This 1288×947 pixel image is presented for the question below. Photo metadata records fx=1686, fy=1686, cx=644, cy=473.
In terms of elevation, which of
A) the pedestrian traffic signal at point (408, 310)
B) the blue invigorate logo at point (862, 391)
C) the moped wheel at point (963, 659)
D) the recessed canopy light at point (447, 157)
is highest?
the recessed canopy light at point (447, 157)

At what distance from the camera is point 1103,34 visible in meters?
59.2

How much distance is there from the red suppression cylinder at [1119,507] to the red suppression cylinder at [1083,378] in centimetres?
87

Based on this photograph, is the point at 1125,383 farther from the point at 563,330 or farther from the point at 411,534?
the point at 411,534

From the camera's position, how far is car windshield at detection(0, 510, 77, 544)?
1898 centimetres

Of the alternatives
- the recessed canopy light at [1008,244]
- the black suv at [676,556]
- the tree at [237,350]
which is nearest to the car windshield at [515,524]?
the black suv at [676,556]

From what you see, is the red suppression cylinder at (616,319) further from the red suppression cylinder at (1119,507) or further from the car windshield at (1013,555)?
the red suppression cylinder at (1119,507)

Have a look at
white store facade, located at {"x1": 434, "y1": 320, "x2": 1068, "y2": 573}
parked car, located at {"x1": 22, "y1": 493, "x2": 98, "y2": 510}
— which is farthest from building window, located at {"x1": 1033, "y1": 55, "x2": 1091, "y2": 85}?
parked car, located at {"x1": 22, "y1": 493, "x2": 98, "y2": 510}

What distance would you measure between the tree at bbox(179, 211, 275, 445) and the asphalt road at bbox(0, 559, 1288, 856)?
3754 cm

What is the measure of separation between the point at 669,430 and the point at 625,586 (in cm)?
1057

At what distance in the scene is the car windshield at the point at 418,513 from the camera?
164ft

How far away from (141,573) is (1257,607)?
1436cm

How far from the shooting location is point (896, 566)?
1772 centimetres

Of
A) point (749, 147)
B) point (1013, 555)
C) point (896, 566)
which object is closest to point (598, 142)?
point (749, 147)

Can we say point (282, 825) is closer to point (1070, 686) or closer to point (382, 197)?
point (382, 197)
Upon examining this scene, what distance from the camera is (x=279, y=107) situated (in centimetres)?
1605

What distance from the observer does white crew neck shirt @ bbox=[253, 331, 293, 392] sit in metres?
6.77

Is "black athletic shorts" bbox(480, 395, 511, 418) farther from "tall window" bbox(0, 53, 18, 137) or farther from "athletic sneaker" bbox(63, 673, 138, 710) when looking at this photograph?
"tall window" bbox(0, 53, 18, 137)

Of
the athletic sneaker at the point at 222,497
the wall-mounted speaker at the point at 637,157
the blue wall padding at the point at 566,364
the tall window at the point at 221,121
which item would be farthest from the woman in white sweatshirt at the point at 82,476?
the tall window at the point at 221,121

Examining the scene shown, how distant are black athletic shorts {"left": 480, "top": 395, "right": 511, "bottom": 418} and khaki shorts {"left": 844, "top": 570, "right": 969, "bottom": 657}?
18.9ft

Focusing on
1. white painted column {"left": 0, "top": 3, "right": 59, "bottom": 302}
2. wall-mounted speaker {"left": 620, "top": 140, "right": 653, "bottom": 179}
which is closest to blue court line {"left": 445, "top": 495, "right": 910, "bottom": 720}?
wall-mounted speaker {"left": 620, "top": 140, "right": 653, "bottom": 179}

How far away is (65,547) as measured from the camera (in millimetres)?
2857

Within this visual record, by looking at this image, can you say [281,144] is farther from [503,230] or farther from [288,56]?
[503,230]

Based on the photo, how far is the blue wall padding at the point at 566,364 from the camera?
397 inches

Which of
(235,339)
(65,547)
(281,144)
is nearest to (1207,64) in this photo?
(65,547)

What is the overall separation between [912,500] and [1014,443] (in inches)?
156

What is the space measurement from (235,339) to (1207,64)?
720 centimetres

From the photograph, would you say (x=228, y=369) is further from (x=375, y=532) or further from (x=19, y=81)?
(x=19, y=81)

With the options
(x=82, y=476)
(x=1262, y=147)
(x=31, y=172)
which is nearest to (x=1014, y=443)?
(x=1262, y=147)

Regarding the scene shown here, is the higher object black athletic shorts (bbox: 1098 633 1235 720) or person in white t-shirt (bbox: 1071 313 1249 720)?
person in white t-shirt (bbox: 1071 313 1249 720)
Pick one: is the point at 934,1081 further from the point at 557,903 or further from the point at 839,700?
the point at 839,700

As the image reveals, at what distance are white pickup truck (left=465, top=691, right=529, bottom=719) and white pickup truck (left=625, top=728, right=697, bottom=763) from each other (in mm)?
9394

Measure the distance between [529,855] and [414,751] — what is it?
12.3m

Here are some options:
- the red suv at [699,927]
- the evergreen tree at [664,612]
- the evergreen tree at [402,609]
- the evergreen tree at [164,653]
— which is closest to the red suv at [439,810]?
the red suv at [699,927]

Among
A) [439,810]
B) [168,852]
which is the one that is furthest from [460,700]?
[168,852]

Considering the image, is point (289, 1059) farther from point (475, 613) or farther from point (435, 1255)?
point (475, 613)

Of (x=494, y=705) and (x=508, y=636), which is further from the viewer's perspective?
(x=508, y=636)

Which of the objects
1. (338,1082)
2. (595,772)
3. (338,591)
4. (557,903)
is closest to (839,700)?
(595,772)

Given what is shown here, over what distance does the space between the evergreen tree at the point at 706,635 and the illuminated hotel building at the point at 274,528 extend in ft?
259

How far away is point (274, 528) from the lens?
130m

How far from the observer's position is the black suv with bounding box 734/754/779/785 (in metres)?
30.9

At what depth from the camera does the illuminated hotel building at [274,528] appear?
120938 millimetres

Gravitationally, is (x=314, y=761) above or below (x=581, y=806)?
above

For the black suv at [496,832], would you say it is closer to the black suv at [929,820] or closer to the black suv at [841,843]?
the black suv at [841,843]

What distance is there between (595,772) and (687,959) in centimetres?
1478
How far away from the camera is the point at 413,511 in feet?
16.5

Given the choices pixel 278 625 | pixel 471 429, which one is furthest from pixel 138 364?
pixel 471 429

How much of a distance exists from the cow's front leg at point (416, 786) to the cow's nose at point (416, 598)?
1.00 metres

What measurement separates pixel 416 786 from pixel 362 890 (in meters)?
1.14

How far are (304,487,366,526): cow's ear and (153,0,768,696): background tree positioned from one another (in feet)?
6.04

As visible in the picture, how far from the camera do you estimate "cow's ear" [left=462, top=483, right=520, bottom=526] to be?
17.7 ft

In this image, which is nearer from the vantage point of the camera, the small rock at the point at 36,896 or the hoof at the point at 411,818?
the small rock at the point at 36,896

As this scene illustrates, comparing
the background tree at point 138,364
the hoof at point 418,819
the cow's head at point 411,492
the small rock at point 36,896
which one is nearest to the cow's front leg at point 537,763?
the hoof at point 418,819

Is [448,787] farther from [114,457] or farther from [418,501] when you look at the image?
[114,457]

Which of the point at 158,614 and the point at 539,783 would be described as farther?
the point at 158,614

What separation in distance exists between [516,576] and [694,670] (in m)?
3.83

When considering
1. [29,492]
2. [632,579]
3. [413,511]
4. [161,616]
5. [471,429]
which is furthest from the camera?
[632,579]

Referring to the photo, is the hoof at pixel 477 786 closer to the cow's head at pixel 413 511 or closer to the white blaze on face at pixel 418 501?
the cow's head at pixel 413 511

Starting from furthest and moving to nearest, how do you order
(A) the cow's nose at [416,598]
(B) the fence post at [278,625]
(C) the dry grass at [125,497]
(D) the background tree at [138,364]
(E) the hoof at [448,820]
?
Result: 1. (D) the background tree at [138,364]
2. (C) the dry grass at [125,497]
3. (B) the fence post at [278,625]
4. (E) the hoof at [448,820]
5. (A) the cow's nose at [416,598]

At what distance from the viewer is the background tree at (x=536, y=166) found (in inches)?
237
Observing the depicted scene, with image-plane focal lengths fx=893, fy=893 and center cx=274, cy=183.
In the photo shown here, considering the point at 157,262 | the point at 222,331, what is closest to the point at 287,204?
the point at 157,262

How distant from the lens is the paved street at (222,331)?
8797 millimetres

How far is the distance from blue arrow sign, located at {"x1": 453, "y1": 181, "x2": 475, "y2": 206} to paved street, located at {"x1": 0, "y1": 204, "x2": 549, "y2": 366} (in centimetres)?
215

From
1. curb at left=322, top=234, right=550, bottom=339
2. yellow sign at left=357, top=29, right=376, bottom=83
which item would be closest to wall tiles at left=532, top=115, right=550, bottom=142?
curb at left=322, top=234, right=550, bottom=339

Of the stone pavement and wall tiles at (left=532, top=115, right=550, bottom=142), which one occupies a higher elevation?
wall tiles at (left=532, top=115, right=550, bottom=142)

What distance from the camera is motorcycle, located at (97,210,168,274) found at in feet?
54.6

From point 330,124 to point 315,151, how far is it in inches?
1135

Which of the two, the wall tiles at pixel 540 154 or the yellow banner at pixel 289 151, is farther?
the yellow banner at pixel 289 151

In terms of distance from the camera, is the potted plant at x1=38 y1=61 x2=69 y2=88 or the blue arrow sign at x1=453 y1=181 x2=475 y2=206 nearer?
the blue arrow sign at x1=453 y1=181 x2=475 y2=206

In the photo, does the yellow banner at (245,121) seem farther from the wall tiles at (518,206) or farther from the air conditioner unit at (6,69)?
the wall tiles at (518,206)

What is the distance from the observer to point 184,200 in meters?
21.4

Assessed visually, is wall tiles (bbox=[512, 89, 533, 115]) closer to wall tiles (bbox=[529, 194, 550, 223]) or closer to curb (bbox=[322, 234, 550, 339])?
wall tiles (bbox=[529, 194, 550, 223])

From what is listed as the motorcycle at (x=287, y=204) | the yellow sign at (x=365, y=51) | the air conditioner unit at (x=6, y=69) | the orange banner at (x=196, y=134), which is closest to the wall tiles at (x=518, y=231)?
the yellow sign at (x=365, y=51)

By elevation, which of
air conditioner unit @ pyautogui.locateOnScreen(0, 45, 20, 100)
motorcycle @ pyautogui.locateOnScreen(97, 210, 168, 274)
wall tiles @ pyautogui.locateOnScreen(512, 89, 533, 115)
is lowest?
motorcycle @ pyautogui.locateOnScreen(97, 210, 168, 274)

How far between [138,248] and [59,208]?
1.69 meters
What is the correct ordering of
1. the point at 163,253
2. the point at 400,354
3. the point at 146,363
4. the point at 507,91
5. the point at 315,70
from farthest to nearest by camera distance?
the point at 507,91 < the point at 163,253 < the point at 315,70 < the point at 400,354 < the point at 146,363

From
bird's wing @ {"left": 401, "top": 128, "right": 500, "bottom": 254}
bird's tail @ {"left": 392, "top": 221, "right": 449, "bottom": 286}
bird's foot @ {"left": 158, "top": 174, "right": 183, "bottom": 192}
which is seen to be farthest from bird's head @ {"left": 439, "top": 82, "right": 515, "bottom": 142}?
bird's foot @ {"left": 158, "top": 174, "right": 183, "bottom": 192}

§ The problem:
Repeat exactly, and only, the lines from the one containing "In terms of distance" through the end of the material.

§ Answer for the task:
In terms of distance from the camera, is the potted plant at x1=38 y1=61 x2=69 y2=88 or the blue arrow sign at x1=453 y1=181 x2=475 y2=206 nearer?
the blue arrow sign at x1=453 y1=181 x2=475 y2=206

In the photo, does the yellow banner at (245,121) seem farther from the wall tiles at (518,206) or farther from the air conditioner unit at (6,69)?
the wall tiles at (518,206)

What is the distance from the observer to point 184,200 in meters?
21.4

Assessed visually, is wall tiles (bbox=[512, 89, 533, 115]) closer to wall tiles (bbox=[529, 194, 550, 223]) or closer to curb (bbox=[322, 234, 550, 339])?
wall tiles (bbox=[529, 194, 550, 223])

From what is listed as the motorcycle at (x=287, y=204) | the yellow sign at (x=365, y=51) | the air conditioner unit at (x=6, y=69) | the orange banner at (x=196, y=134), which is closest to the wall tiles at (x=518, y=231)?
the yellow sign at (x=365, y=51)

By elevation, which of
air conditioner unit @ pyautogui.locateOnScreen(0, 45, 20, 100)
motorcycle @ pyautogui.locateOnScreen(97, 210, 168, 274)
wall tiles @ pyautogui.locateOnScreen(512, 89, 533, 115)
is lowest?
motorcycle @ pyautogui.locateOnScreen(97, 210, 168, 274)

How far between [138,248] and [59,208]?
1.69 meters
What is the correct ordering of
1. the point at 163,253
2. the point at 400,354
3. the point at 146,363
4. the point at 507,91
5. the point at 315,70
from farthest to nearest by camera distance?
the point at 507,91 < the point at 163,253 < the point at 315,70 < the point at 400,354 < the point at 146,363

From
bird's wing @ {"left": 401, "top": 128, "right": 500, "bottom": 254}
bird's tail @ {"left": 392, "top": 221, "right": 449, "bottom": 286}
bird's foot @ {"left": 158, "top": 174, "right": 183, "bottom": 192}
which is seen to be farthest from bird's head @ {"left": 439, "top": 82, "right": 515, "bottom": 142}?
bird's foot @ {"left": 158, "top": 174, "right": 183, "bottom": 192}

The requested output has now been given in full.